Als Ersatz für das strategische Frühwarnflugzeug Tupolew Tu-126 setzten die sowjetischen Luftstreitkräfte auf die bewährte Iljushin Il-76 als Trägerplattform für die Radaranlage. Aber die ebenfalls wichtigen Bereiche Gefechtsfeldüberwachung und Leitung taktischer Flugzeuge blieben zunächst unbeachtet. Diese Lücke sollte zu Beginn der 80er Jahre ein kleineres Muster füllen. Die Wahl fiel auf die Antonow An-72 mit ihren auf der Tragfläche montierten Triebwerken.
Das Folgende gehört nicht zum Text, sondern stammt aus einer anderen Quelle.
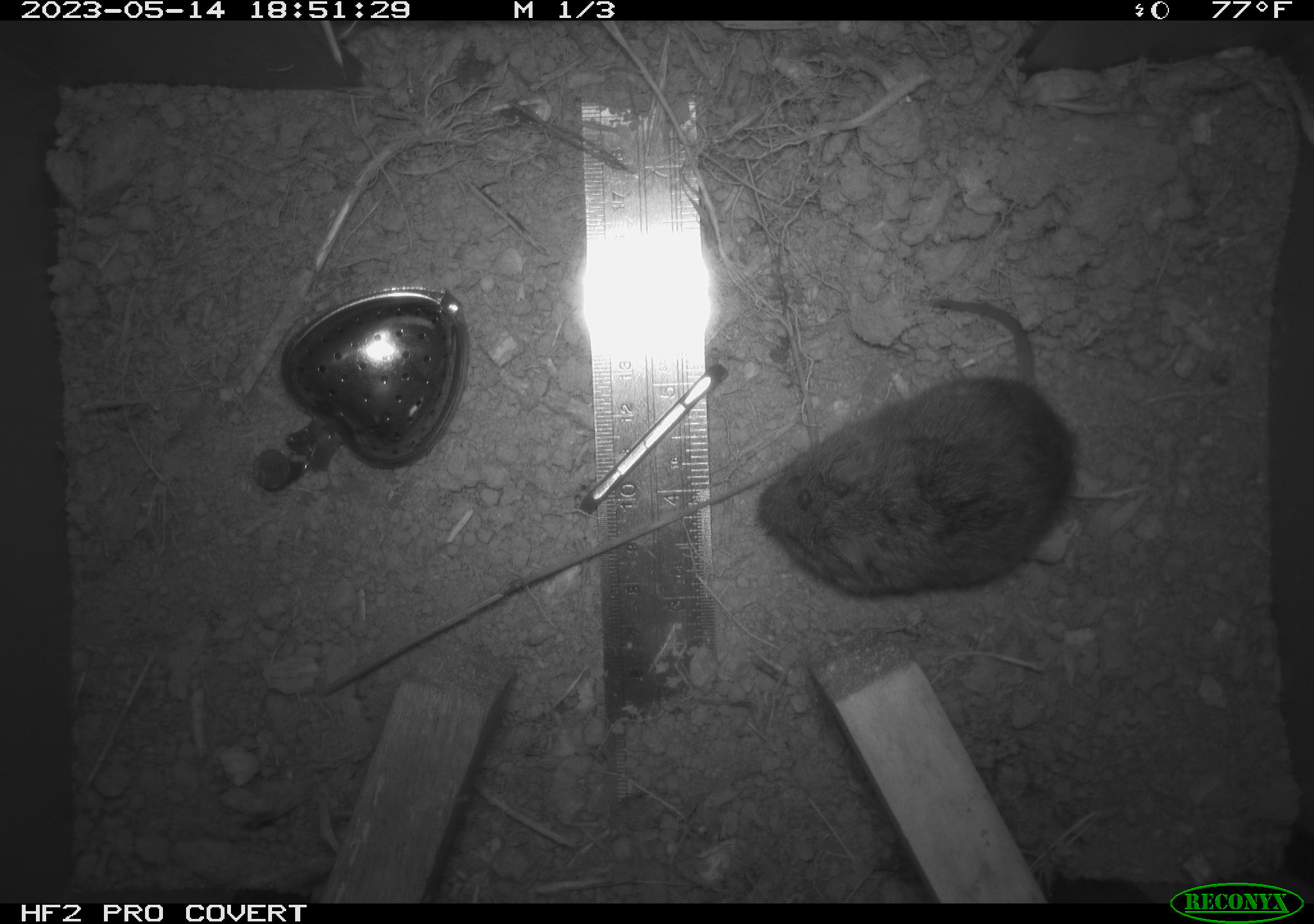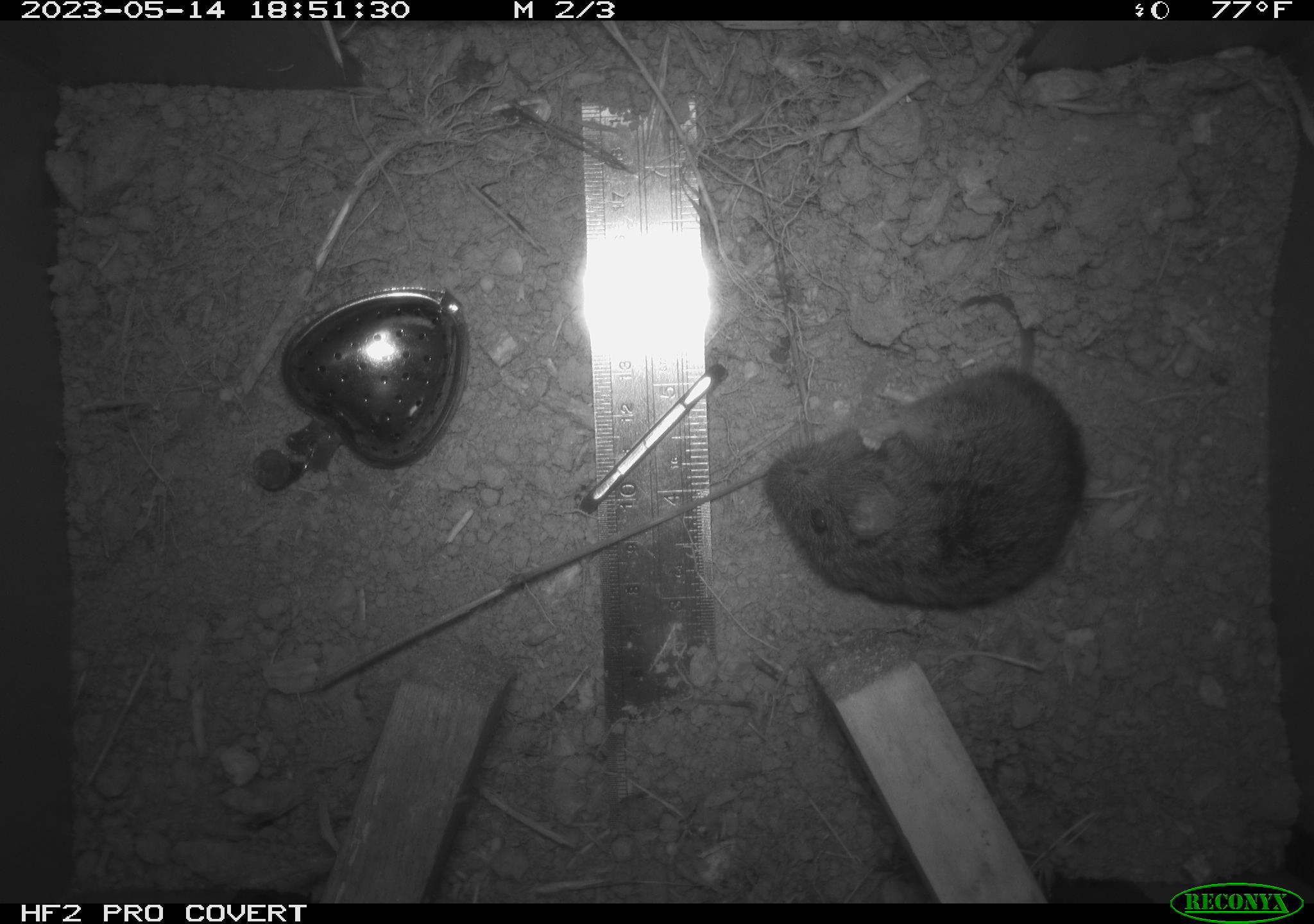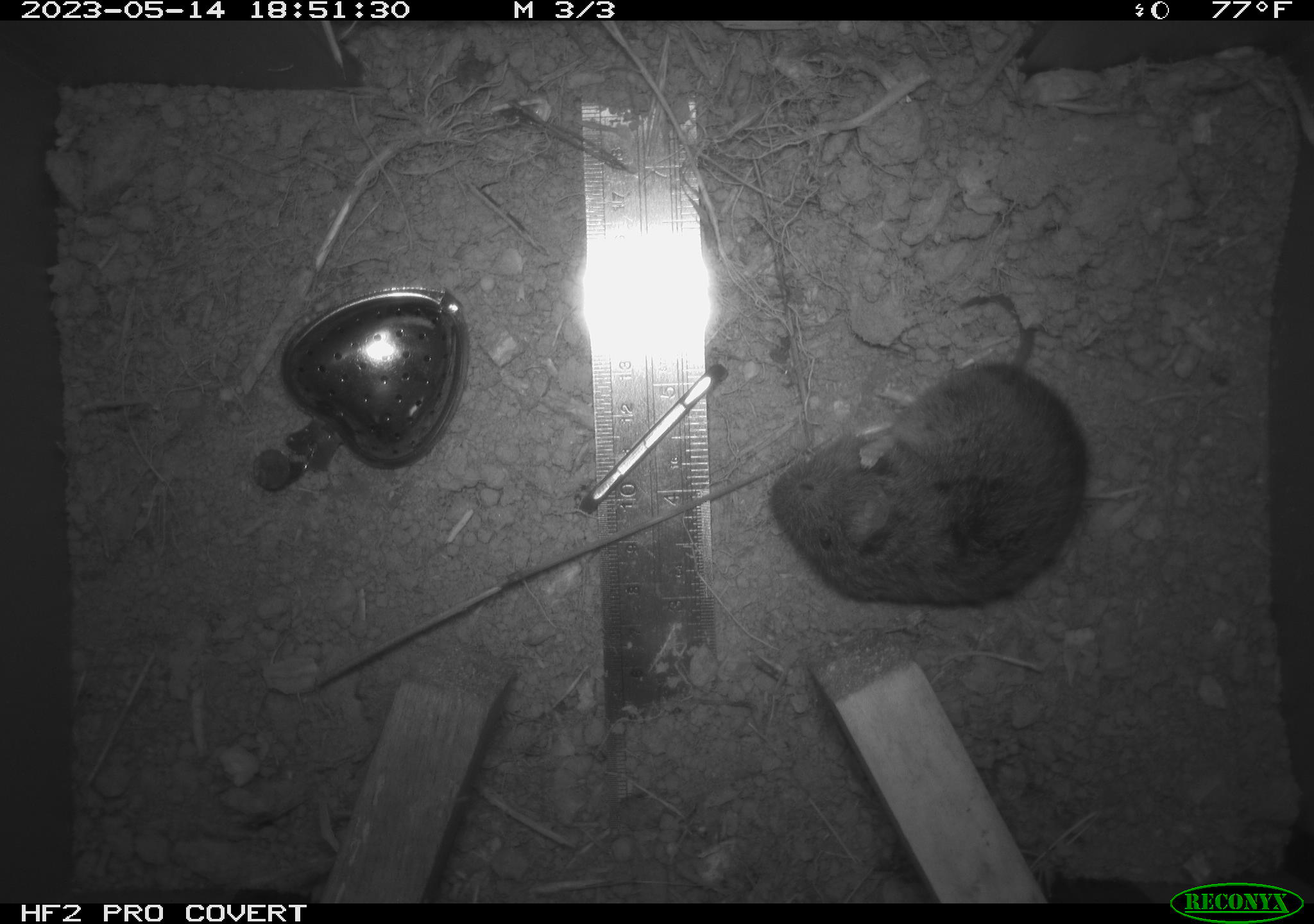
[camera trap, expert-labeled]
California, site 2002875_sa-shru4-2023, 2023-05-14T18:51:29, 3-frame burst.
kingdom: Animalia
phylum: Chordata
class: Mammalia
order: Rodentia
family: Cricetidae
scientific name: Arvicolinae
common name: voles, lemmings, and muskrats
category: arvicolinae subfamily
Um die von Flugzeugteilen verdeckten Erfassungsflächen auf ein Mindestmaß zu reduzieren, setzten die Konstrukteure den Radarteller kurzerhand auf das nun nach vorne gepfeilte Seitenleitwerk. Das Höhenleitwerk legten sie tiefer auf den Übergang zum verkürzten Rumpf und verpassten ihm eine V-Stellung, um eine Beeinflussung durch den Abgasstrahl zu verhindern. Das installierte Vega-M-Kwant-Radar sollte bis zu 120 Ziele bis zu einer Reichweite von 370 Kilometern verfolgen können. Obwohl die Ingenieure den Schub der von der An-72 übernommenen Triebwerke steigerten, war die Leistung noch nicht ausreichend. Abhilfe sollte ein zusätzlicher RD-36-Turbojet im Heck schaffen, der eigentlich als Hubtriebwerk im Senkrechtsstarter Jakowlew Jak-38 zum Einsatz kam.
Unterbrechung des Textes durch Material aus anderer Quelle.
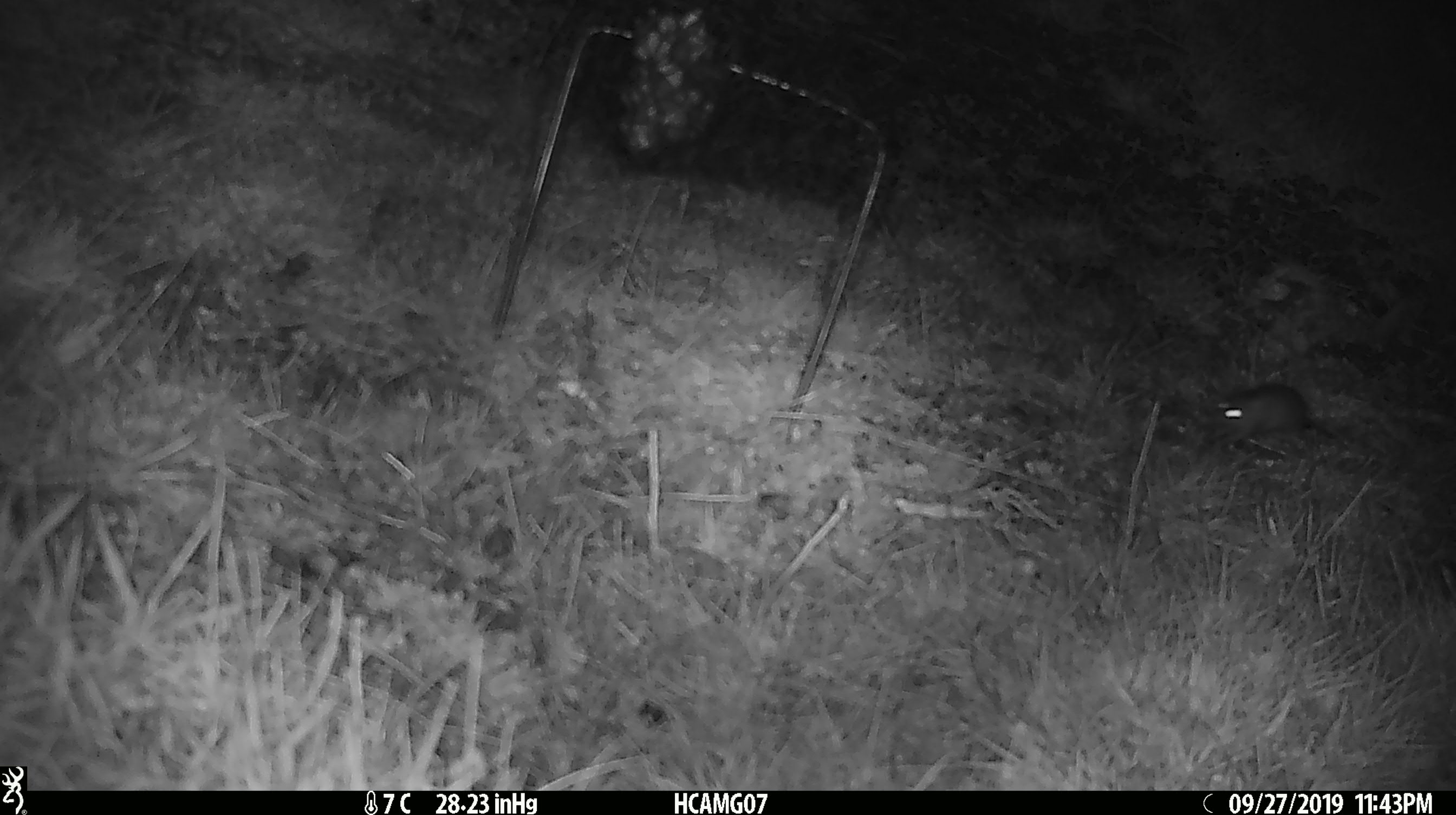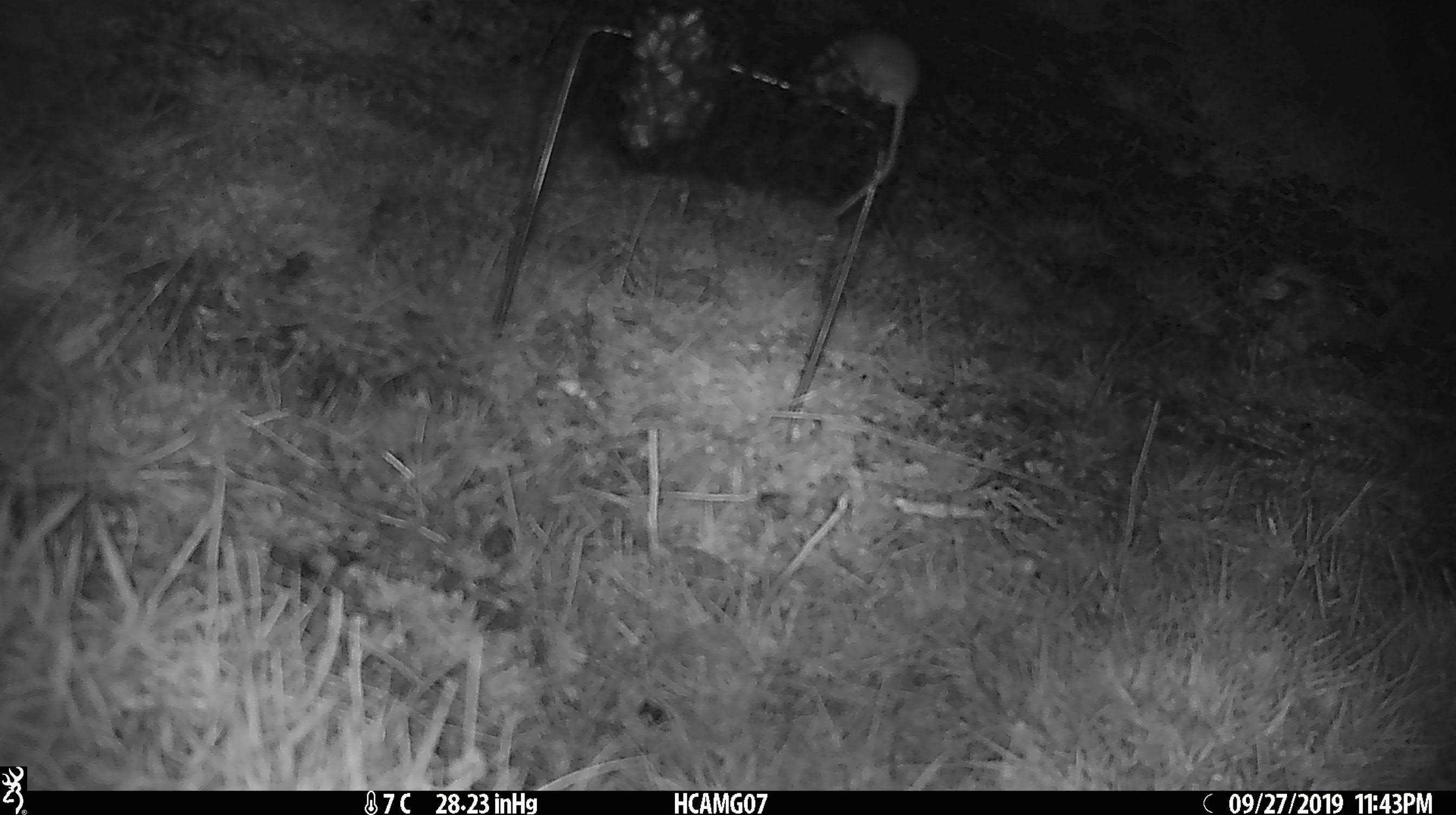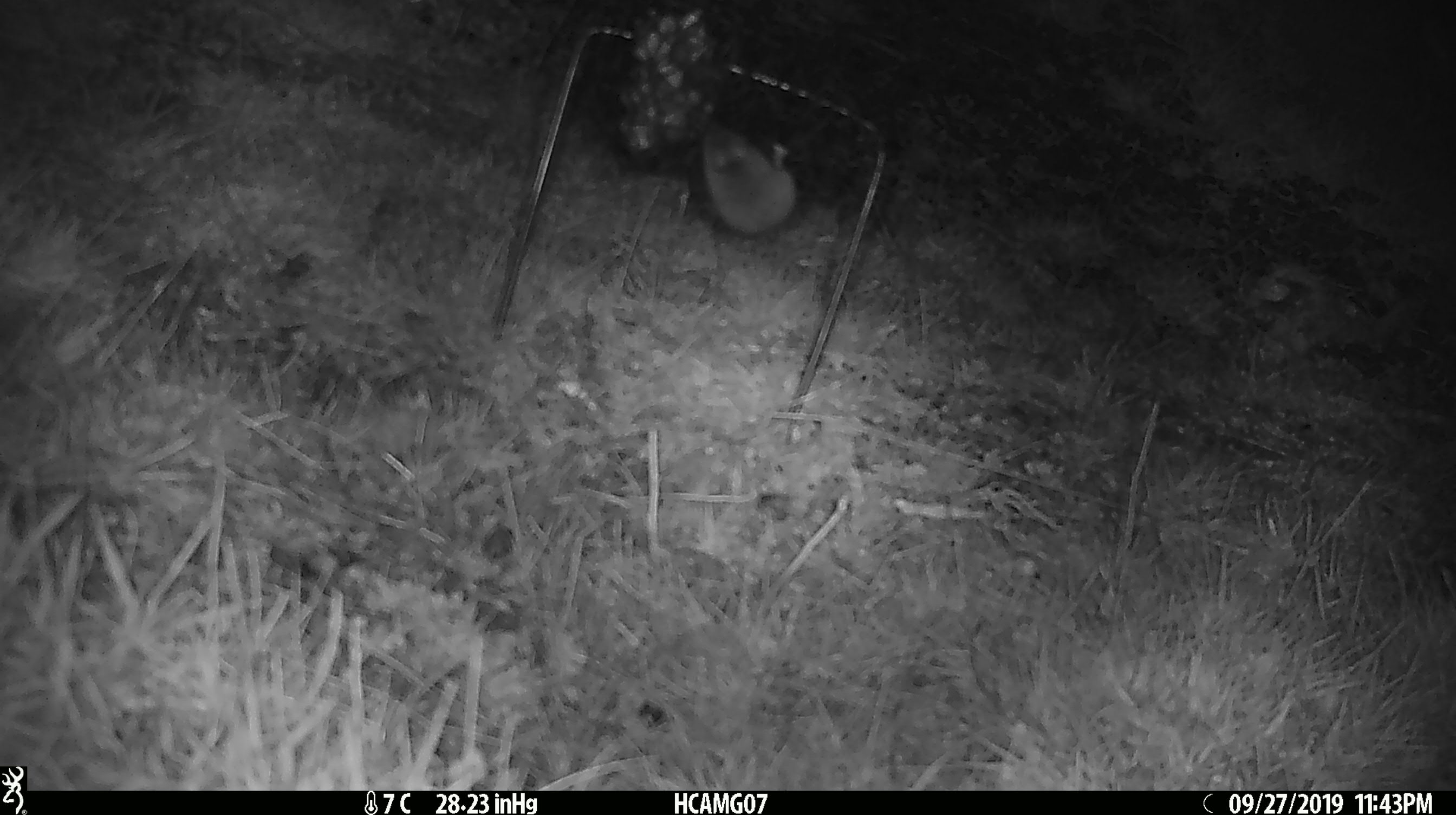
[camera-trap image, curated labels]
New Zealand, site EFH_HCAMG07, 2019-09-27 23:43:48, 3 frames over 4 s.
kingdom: Animalia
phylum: Chordata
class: Mammalia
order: Rodentia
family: Muridae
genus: Mus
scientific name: Mus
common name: mouse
Antonow baute zwei Prototypen.
Einsatz auf Flugzeugträger gefordert
Auch die Marineflieger meldeten für den neuen Flugzeugträger "Admiral Kusnezow" Bedarf für einen Typen zur Luft- und Seeüberwachung an. Da der Carrier nicht über Katapulte, sondern eine Startrampe verfügte, musste der Kandidat über gute Kurzstarteigenschaften verfügen. Erste Studien zeigten jedoch, dass die An-71 ohne erhebliche Änderung nicht dazu geeignet war. Im Endeffekt hätte Antonow ein komplett neues Flugzeug entwickeln müssen. So blieb es bei der Landversion. Anfang Januar 1984 gab die sowjetische Führung den Bau von zwei Prototypen in Auftrag, die relativ zügig die Flugerprobung aufnahmen. Schließlich nutzte Antonow teilweise bestehende Zellen der An-72. Obwohl es sich um Militärflugzeuge handelte, bekamen sie zivile Kennungen und den typischen Aeroflot-Anstrich.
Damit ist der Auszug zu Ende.